A pesar de las circunstancias adversas, hemos sobrevivido gracias a una persistencia formidable que nos es común con gran parte de las resistencias anticoloniales del mundo. Y esa resistencia no es tan épica como muestra una historia apologética que también nos es ajena, también aplazamos este tema para otro artículo para mantener una brevedad que ya agoniza.
Hasta el final, más que un simple slogan
Los pueblos y naciones originarios de acá y de los traídos de África, pelearon por su supervivencia -a destajo, freelance-, o como esclavos, de ambos lados en las guerras coloniales de independencia; sin embargo, en 1814, en los llanos de lo que hoy es Venezuela, convirtieron su alienación con la corona española en su propia rebelión social, rebelión que fue una emergencia simbólica y cultural, a la que se sumaron hasta los marginados venidos de España. Arrasaron con el segundo intento bolivariano de independencia, sus banderas inusuales, despiadadas, desplazaron la polarización excluyente del decreto bolivariano de Guerra a Muerte y el programa casi comercial de los colonos criollos independentistas. Pusieron en evidencia de forma violenta, lo poco inclusiva que era entonces y fue definitivamente la independencia colonial.
Esta rebelión, y su fuerza simbólica, no fue una excepción, y podemos verla en todo el continente, rompiendo las barreras ficticias de la polarización colonial. Los que no existían, los que no eran gente, buscaron y buscan su lugar desde lo que aprendieron y siguen aprendiendo.
No existe una única historia, es un hecho bastante aceptado la existencia de muchas historias emergentes de quienes no pudieron contar su versión de los hechos al amparo del poder.

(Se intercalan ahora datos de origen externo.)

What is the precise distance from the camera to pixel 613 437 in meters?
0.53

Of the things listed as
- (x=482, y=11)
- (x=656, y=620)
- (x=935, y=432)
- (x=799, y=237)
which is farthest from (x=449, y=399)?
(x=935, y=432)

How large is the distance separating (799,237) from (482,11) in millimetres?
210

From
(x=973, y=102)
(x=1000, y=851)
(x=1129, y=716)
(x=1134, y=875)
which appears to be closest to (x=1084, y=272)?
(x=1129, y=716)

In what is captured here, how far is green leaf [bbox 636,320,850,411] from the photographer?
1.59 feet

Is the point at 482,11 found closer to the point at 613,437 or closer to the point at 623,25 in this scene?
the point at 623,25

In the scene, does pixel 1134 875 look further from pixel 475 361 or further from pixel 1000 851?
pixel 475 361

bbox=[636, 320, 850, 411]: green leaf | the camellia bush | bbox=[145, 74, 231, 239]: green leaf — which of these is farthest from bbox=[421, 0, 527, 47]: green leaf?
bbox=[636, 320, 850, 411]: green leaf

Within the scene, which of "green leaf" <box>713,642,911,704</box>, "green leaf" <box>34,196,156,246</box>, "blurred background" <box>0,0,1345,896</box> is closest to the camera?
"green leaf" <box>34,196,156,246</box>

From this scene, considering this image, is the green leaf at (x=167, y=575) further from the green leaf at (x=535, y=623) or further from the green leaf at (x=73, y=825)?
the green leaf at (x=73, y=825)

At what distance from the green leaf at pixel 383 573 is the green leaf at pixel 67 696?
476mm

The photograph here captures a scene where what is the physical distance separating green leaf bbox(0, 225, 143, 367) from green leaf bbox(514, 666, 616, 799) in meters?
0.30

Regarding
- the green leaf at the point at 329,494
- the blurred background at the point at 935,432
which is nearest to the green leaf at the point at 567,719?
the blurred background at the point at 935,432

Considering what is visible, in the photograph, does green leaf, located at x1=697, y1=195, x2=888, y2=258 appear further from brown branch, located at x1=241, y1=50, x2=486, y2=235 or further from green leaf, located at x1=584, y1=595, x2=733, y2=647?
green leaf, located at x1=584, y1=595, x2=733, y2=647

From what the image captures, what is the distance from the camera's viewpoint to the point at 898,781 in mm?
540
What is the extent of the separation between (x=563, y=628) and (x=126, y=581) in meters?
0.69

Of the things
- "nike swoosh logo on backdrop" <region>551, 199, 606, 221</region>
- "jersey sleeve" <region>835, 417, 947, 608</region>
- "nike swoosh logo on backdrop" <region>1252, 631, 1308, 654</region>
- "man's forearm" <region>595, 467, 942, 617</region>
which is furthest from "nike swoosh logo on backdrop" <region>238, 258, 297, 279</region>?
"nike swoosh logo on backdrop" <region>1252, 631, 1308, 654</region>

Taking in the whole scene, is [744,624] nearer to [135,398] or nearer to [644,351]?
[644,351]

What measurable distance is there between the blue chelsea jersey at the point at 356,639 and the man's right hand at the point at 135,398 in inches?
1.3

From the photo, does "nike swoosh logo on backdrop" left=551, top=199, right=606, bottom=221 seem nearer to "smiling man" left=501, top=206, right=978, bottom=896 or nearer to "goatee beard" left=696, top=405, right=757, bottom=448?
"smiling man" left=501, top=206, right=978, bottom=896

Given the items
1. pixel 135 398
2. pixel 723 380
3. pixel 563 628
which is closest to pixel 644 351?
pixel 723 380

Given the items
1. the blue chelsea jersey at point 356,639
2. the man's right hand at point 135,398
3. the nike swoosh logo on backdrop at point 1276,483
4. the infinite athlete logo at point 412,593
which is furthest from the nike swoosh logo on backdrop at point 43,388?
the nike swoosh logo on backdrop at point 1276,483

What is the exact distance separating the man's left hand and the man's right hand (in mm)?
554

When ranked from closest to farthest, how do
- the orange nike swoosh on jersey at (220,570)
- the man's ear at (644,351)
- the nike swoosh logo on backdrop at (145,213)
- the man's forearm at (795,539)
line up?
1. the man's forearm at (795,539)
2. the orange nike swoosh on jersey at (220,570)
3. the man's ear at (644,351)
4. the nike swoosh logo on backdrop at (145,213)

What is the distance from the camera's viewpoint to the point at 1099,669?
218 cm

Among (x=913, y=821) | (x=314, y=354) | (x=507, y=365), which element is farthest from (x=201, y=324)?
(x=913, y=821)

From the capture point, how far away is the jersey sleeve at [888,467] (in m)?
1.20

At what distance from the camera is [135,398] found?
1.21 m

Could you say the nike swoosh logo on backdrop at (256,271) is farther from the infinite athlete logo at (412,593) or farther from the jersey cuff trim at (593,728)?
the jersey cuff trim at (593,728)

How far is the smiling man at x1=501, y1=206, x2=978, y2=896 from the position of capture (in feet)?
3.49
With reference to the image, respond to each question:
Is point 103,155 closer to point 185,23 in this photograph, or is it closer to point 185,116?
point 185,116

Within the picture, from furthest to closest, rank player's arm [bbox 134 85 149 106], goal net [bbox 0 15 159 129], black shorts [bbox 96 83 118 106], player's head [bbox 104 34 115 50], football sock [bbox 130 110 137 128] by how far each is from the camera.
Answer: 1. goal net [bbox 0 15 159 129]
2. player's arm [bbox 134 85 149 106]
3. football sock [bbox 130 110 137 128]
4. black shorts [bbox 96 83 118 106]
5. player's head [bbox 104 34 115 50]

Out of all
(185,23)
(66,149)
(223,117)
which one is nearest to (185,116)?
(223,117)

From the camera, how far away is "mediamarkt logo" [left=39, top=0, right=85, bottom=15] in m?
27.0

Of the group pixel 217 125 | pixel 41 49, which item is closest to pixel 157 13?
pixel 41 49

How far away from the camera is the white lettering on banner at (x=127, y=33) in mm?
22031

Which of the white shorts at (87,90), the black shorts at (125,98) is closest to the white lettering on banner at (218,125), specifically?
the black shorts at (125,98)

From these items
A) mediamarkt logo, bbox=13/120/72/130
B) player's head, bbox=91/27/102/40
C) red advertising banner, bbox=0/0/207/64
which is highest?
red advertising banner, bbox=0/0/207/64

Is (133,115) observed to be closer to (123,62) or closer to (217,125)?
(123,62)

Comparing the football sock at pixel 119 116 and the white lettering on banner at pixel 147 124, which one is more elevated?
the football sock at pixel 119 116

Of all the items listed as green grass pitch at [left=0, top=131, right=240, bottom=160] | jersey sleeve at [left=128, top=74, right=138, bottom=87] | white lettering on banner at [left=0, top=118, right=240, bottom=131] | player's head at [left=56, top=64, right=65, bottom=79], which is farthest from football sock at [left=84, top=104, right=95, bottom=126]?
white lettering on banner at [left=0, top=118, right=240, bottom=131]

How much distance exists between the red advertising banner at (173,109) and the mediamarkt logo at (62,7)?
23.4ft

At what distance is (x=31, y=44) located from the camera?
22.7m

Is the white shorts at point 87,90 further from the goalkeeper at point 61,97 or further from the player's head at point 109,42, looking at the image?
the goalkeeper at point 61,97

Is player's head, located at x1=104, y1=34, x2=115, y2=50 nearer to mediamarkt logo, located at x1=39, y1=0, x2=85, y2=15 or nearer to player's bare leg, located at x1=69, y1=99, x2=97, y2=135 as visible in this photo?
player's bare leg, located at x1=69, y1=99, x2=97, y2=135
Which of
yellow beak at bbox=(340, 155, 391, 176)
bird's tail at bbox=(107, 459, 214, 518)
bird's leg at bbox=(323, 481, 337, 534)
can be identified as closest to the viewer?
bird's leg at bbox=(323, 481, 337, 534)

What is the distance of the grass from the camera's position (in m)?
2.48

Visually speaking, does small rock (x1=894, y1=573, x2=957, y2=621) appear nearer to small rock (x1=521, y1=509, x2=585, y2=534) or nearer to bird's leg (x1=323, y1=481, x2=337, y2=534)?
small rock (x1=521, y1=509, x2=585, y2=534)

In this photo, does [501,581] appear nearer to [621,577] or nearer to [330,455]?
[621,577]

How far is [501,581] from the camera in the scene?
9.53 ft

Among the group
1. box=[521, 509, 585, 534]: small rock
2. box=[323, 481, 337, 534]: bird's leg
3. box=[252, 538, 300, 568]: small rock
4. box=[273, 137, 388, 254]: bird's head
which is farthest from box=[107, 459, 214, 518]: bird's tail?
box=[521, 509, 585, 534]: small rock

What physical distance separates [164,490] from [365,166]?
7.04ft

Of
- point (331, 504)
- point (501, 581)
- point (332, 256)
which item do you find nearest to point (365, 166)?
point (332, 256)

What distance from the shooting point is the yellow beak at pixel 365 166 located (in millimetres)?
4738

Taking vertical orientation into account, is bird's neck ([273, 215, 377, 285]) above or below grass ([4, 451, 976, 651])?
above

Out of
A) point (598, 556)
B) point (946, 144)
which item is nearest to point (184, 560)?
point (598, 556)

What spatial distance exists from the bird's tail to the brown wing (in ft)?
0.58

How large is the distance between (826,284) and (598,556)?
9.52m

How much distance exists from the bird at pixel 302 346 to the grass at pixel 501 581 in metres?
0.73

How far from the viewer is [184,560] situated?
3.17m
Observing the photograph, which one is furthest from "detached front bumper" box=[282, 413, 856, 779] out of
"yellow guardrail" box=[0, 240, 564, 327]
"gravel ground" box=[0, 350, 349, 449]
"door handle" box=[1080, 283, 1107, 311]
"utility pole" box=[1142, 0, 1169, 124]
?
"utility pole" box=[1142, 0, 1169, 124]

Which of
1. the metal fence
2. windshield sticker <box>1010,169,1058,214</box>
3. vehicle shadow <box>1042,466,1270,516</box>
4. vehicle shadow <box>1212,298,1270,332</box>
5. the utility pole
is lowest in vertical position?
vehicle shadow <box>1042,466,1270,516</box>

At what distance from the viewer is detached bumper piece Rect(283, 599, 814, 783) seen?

Es importante escucharlas y leerlas (ya hay mucho escrito) y no aceptar pastillas simplistas de información. En este contexto de emergencia de las identidades originarias, es sorprendente ver cómo los mayores o ancianos de los pueblos, están dispuestos a aprender y cambiar, a diferencia de la academia patriarcal occidental y el poder criollo que siempre impone su visión.
Un ejemplo en mi experiencia de esto: los arawak no miran a los ojos al hablar, al mirar se cierra el diálogo, solo se mira para marcar un acuerdo. Otra manera de entenderlo: «Si no te miro no te mido y te doy mis oídos, te escucho, hay algo de razón en tu palabra y se va completar con la mía». Esta costumbre social tan arraigada aún, ha servido desde la moral occidental, donde lo primero que se muestra es la fuerza para intimidar al otro, para ver a los wayuu como ladinos y esquivos. Sin reconocer que esta y otras costumbres son en mucho, más civilistas que los principios militaristas de control y contención de las gentes, en las que se basa la vida social administrada por los estados republicanos actuales.
No es mi intención polemizar con un académico, soy un simple activista y comunario, pero escribo preocupado, porque la necesidad de borrarnos parece persistir a los más altos niveles del poder y de la construcción de narrativas sociales.
Los pueblos llamados indígenas, no tienen siquiera un lugar actual en una aseveración como la que concluye este Investigador, solo quedan dos nichos infértiles y muy minoritarios discutiendo: el de los amantes de la hispanidad no culpable, negacionistas del etnocidio; y los amantes de las patrias, que rompen lápices para exigirle a Europa devolver lo saqueado, pero no lo hacen con los albaceas de las arcas de los Estados que continúan el saqueo y cuya única herencia cultural es la dilapidación del botín.